If eurozone member states such as Greece have allowed their domestic costs to rise and their economies to become uncompetitive, there is a long hard road back to competitiveness again. Reforms are needed in their labour markets, and there are many inefficiencies in transport, energy and services that need to be dealt with. All this has to be done against the background of a fixed exchange rate,
Countries outside the eurozone, notably the UK, have the option of easing the path to reform by devaluing their currencies. The pound has slumped in value by around 30 per cent since the financial crisis first broke. Devaluation is not a route to prosperity – it makes everyone poorer! – but it can make some of steps back to prosperity a little easier to take.

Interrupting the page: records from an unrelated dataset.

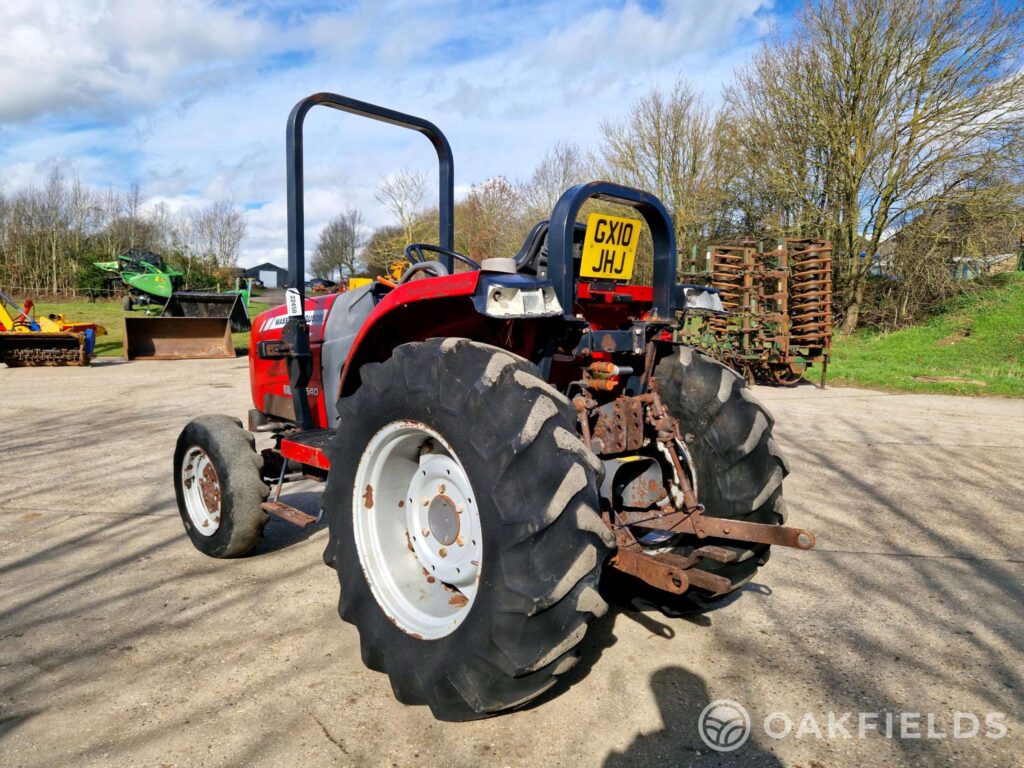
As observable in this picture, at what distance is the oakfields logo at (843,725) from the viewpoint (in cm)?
239

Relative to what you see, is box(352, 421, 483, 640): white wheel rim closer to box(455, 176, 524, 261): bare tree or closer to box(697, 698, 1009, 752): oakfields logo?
box(697, 698, 1009, 752): oakfields logo

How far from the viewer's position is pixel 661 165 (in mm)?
21984

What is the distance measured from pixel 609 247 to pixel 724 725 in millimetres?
1814

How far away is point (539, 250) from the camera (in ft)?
9.64

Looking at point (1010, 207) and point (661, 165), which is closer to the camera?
point (1010, 207)

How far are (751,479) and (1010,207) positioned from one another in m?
19.2

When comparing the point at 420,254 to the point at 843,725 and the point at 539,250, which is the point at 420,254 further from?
the point at 843,725

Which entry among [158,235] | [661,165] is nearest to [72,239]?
[158,235]

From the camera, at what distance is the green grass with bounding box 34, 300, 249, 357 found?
18.8 metres

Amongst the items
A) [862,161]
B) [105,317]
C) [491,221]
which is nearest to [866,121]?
[862,161]

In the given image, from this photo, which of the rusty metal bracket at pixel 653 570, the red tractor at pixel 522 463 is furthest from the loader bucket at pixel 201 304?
the rusty metal bracket at pixel 653 570

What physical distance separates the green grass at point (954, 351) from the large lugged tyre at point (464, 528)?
12.2 metres

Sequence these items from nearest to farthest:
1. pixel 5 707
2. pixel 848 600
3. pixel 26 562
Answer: pixel 5 707 < pixel 848 600 < pixel 26 562

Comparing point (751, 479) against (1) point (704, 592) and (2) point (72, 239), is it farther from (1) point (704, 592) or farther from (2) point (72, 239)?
(2) point (72, 239)
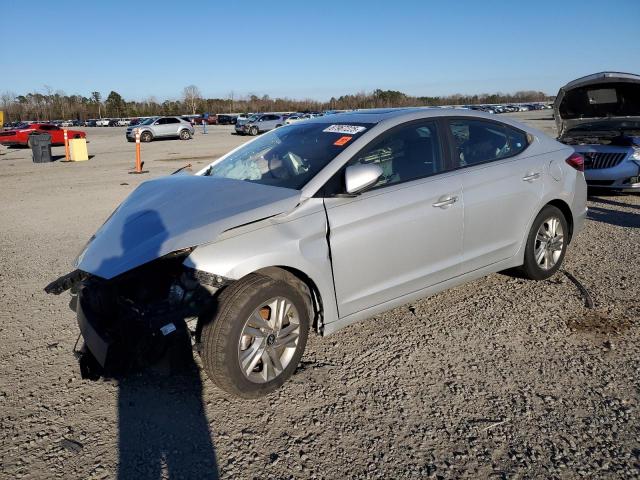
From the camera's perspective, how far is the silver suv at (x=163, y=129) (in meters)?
32.8

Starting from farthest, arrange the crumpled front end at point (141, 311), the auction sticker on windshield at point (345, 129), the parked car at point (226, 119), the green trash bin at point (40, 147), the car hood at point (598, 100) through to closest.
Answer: the parked car at point (226, 119) → the green trash bin at point (40, 147) → the car hood at point (598, 100) → the auction sticker on windshield at point (345, 129) → the crumpled front end at point (141, 311)

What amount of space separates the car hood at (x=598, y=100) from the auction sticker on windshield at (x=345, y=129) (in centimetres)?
697

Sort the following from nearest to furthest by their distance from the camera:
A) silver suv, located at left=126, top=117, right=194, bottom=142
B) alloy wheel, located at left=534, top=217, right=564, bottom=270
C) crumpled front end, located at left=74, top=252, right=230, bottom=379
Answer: crumpled front end, located at left=74, top=252, right=230, bottom=379
alloy wheel, located at left=534, top=217, right=564, bottom=270
silver suv, located at left=126, top=117, right=194, bottom=142

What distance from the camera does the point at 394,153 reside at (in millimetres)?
3814

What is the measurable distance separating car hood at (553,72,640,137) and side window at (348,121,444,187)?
654 cm

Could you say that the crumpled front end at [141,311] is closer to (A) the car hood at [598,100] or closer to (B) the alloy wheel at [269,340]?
(B) the alloy wheel at [269,340]

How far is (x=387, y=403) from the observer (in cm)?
307

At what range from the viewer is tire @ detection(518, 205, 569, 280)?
15.3ft

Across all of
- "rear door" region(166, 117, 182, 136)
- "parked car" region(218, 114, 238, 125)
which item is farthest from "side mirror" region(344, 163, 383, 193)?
"parked car" region(218, 114, 238, 125)

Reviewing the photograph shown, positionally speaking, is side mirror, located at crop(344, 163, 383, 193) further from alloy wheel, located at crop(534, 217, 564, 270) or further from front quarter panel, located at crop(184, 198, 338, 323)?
alloy wheel, located at crop(534, 217, 564, 270)

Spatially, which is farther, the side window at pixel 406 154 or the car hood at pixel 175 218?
the side window at pixel 406 154

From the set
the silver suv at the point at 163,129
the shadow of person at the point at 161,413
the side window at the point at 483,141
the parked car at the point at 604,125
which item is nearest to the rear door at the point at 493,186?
the side window at the point at 483,141

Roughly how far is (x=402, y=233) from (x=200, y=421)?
1.81 m

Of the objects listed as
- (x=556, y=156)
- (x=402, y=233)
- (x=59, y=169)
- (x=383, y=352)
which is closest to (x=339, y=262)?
(x=402, y=233)
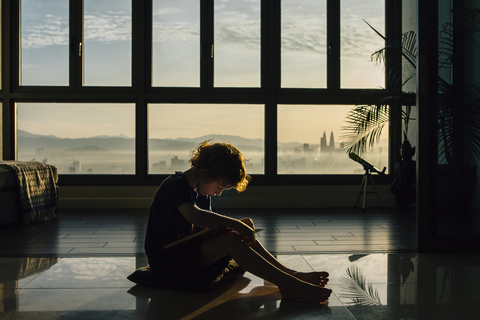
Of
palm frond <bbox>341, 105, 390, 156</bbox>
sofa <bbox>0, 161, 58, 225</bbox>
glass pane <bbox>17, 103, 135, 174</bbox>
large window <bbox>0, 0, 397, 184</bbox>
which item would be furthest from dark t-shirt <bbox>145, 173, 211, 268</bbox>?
glass pane <bbox>17, 103, 135, 174</bbox>

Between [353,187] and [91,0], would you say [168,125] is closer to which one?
[91,0]

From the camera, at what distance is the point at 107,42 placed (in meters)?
5.12

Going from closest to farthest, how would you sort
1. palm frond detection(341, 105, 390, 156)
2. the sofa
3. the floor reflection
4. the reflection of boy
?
the floor reflection, the reflection of boy, the sofa, palm frond detection(341, 105, 390, 156)

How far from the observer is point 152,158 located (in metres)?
5.16

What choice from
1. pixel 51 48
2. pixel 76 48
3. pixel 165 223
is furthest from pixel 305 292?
pixel 51 48

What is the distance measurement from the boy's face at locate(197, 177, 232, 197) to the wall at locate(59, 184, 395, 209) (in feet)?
10.0

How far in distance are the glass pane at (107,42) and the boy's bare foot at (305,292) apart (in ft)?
12.9

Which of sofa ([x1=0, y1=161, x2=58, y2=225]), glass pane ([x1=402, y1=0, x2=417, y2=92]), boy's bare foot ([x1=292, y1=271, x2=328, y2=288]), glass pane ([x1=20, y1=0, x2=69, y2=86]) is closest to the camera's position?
boy's bare foot ([x1=292, y1=271, x2=328, y2=288])

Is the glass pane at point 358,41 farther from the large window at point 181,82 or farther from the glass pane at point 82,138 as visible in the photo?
the glass pane at point 82,138

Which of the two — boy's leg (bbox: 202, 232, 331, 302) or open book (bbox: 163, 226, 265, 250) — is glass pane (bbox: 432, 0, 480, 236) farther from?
open book (bbox: 163, 226, 265, 250)

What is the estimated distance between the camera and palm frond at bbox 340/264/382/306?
70.2 inches

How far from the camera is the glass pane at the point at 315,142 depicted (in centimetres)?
523

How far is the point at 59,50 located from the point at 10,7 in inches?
28.0

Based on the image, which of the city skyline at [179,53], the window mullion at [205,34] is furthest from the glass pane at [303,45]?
the window mullion at [205,34]
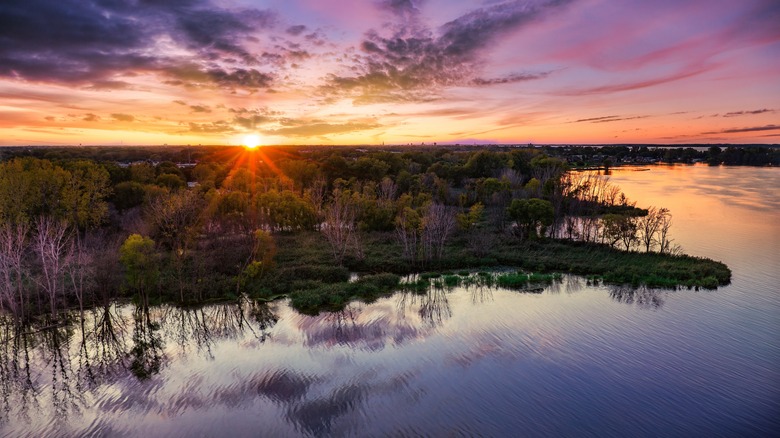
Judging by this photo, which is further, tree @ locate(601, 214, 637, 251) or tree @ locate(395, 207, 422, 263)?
tree @ locate(601, 214, 637, 251)

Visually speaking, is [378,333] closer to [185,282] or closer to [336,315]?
[336,315]

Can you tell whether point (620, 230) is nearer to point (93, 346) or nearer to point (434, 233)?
point (434, 233)

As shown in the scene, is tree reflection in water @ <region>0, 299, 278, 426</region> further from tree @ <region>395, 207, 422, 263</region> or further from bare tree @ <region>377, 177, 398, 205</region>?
bare tree @ <region>377, 177, 398, 205</region>

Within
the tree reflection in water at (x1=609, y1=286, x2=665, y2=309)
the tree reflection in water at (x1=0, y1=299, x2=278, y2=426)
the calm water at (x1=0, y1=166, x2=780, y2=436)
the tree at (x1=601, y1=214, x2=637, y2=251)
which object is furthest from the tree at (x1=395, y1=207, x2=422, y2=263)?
the tree at (x1=601, y1=214, x2=637, y2=251)

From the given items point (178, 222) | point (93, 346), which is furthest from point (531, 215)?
point (93, 346)

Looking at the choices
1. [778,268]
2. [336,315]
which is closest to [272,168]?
[336,315]
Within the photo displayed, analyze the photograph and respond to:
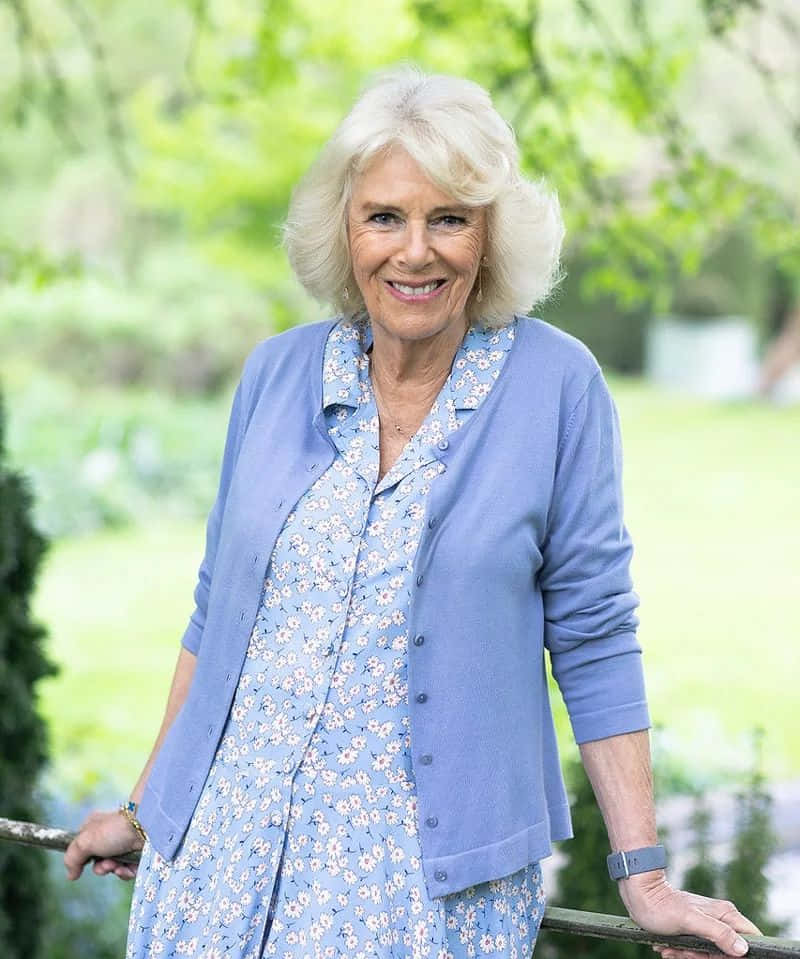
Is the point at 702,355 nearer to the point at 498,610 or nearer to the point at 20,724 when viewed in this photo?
the point at 20,724

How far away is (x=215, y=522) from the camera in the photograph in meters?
2.01

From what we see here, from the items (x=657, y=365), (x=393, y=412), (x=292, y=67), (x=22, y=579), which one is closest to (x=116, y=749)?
(x=292, y=67)

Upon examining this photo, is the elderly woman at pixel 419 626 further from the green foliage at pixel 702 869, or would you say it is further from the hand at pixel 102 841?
the green foliage at pixel 702 869

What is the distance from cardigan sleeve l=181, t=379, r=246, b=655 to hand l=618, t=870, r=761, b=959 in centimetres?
67

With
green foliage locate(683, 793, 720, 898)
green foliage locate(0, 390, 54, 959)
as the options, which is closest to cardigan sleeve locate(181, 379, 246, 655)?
green foliage locate(0, 390, 54, 959)

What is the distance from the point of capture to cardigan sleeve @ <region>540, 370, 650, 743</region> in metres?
1.76

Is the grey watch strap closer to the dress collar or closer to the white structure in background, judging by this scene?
the dress collar

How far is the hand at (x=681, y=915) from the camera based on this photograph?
1.64m

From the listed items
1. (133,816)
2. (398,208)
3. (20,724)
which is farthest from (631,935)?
(20,724)

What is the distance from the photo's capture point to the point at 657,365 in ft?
69.7

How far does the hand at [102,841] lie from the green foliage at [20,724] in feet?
4.96

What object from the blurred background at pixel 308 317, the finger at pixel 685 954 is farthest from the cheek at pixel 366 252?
the finger at pixel 685 954

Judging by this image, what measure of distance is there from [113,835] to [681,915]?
0.78 meters

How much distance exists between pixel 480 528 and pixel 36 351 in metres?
16.2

If the euro did not exist, many more countries would have the devaluation option available, but, contrary to what Daniel Hannan has suggested, that that would make matters worse. This is for two reasons.
First, any change in exchange rates is in itself a cost. Imagine if the foot fluctuated against the metre, or if the number of minutes varied in the hour. The change in the relative value of money between two countries has the same kind of effect. Trying to restart economic growth by loading new costs onto business would be counterproductive.
Secondly, while a one-off devaluation might improve the international competitive position of the devaluer – as it has for the UK – it harms, by definition, the competitive position of its trading partners. So if every country is trying to gain an advantage by devaluing, all that results is that every country does harm to everyone else. Daniel Hannan’s notion of devaluation all round is simply impossible to achieve, and would be mutually damaging to try.
The 1930s were characterised by competitive devaluations of this sort; in the current economic crisis, that strategy has, fortunately, been rejected so far in favour of interdependence and coordination, but for how much longer?
The BBC reports that the Swiss government is holding an emergency meeting to discuss the recent rise in the Swiss exchange rate. The Swiss franc is up 30 per cent in a year against the dollar and also against the euro, which is very bad news for Swiss exporters. Switzerland’s Federation of Small and Medium Businesses is even reported as calling the situation a “crisis”.
Were it not for the euro, many more European countries would be contemplating the Swiss problem, and planning how to do harm to their neighbours in retaliation for harm that had been done to them. For all the problems that Europe is facing right now, at least we are spared that one.